Il punto

Che giudizio dare al tasso di partecipazione?

I temi federali in votazione oggi hanno mobilitato il 44,8% degli aventi diritto: un dato nettamente inferiore al 58% di marzo per la 13. AVS – E il Ticino?
© CdT/Chiara Zocchetti
Red. Online
09.06.2024 18:15

«Se avete compiuto 18 anni, avete la cittadinanza svizzera e vivete in Svizzera, potete partecipare alle votazioni ed elezioni federali, cantonali e comunali, ma anche lanciare e firmare referendum e iniziative popolari». Così il portale della Confederazione ch.ch. Tutto molto bello, peccato che la partecipazione, da anni oramai, sia tutto fuorché alta. Per dire: le tre iniziative sulla sanità e la legge sull'energia, in votazione oggi, hanno mobilitato soltanto il 44,8% degli aventi diritto. Per un tasso di partecipazione, manco a dirlo, inferiore rispetto agli ultimi appuntamenti.

Sciaffusa, dove il voto è obbligatorio, come d'abitudine comanda la classifica con una partecipazione del 65,6%. Il Ticino si è piazzato (di poco) al di sopra della media nazionale, con un 49% modesto ma tutto sommato buono, visto l'andazzo. Di fatto, tanto per i temi federali quanto per quelli cantonali un ticinese su due, fra quelli che potevano votare, ha votato. La pecora nera, in termini di presenza alle urne, è il Canton Uri con un terribile 35%. Possibile? Evidentemente sì. Lo scorso marzo, a titolo di paragone, per la tredicesima AVS e l'innalzamento dell'età pensionabile si era mosso il 58% del corpo elettorale. Anche nel 2022, sempre per l'AVS, la partecipazione era stata maggiore rispetto a oggi: 51%. 

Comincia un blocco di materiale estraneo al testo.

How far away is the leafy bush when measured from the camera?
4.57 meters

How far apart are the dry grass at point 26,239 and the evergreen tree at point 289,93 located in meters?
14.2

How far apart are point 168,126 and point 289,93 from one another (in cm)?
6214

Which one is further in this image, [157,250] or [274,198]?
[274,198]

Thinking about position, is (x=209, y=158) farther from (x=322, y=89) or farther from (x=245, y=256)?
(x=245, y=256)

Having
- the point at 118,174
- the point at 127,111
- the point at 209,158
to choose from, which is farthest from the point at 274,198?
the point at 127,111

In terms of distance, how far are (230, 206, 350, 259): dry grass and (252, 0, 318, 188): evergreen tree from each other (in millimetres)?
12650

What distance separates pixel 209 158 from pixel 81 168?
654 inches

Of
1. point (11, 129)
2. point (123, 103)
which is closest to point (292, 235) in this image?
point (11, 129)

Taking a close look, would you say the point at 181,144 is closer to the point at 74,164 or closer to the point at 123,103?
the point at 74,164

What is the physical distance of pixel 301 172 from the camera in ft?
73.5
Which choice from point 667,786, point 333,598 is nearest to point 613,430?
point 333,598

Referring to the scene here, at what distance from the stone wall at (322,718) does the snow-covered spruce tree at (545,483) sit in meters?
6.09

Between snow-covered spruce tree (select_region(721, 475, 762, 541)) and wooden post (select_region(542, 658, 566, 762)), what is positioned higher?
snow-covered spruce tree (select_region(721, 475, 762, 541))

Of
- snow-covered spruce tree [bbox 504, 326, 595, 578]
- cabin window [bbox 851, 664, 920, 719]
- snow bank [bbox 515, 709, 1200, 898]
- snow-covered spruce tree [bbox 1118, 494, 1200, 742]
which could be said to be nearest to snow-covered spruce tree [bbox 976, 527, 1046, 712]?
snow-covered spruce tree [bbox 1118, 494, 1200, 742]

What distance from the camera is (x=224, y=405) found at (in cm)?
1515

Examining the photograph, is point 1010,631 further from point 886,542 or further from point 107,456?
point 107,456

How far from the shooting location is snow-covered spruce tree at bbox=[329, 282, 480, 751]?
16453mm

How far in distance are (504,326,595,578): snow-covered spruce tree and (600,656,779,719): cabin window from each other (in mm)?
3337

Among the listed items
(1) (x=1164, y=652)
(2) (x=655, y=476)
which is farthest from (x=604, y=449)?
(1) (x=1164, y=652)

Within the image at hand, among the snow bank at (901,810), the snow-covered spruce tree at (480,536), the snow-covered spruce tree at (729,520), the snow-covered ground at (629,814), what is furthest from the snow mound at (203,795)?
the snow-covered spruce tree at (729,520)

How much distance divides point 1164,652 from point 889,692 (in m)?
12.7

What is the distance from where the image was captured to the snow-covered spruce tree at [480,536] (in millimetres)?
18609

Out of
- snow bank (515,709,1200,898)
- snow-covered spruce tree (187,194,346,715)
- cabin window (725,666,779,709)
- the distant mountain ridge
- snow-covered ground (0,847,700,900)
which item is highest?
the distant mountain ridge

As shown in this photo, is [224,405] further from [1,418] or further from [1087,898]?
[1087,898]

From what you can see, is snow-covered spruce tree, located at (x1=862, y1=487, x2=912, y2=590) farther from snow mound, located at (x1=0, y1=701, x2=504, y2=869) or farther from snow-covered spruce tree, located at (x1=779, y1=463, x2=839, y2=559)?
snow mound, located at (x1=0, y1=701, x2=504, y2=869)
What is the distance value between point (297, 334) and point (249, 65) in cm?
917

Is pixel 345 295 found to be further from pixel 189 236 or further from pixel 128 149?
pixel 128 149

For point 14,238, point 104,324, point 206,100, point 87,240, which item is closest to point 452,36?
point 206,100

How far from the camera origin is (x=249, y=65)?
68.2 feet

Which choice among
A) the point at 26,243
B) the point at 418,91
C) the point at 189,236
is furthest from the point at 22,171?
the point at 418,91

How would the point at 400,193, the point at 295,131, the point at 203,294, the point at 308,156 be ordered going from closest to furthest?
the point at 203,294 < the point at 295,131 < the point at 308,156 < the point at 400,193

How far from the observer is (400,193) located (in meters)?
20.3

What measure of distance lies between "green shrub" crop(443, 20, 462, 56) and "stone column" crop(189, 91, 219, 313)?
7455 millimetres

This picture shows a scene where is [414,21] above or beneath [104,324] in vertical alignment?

Il basso, bassissimo appeal esercitato dalle urne, dicevamo, non è una novità. Nel 2022, la cosiddetta Lex Netflix, la legge sui trapianti di organi e la protezione delle frontiere dell'UE avevano mobilitato appena quattro elettori su dieci. Nel febbraio dello stesso anno, il divieto degli esperimenti sugli animali, la modifica della legge federale sulle tasse da bollo, la legge su un pacchetto di misure di sostegno ai media e l'iniziativa «Fanciulli e adolescenti senza pubblicità per il tabacco» aveva attirato alle urne il 43,5% degli aventi diritto. Per il periodo dal 2011 al 2019, l'Ufficio federale di statistica ha calcolato una media di partecipazione del 45,6%.

Eppure, c'è stato un tempo in cui a votare andavano (quasi) tutti. Il record riguarda il voto sull'adesione allo Spazio economico europeo (SEE) nel 1992, quando qualcosa come il ​​78,8% degli svizzeri aveva compilato la scheda. Nel 1974, ancora, il 70,3% degli elettori aveva partecipato allo scrutinio sull'iniziativa popolare contro «l'Inforestierimento e la sovrappopolazione della Svizzera». Nel 1989, infine, il 69,2 degli aventi diritto si era pronunciato sull'iniziativa per una Svizzera senza esercito.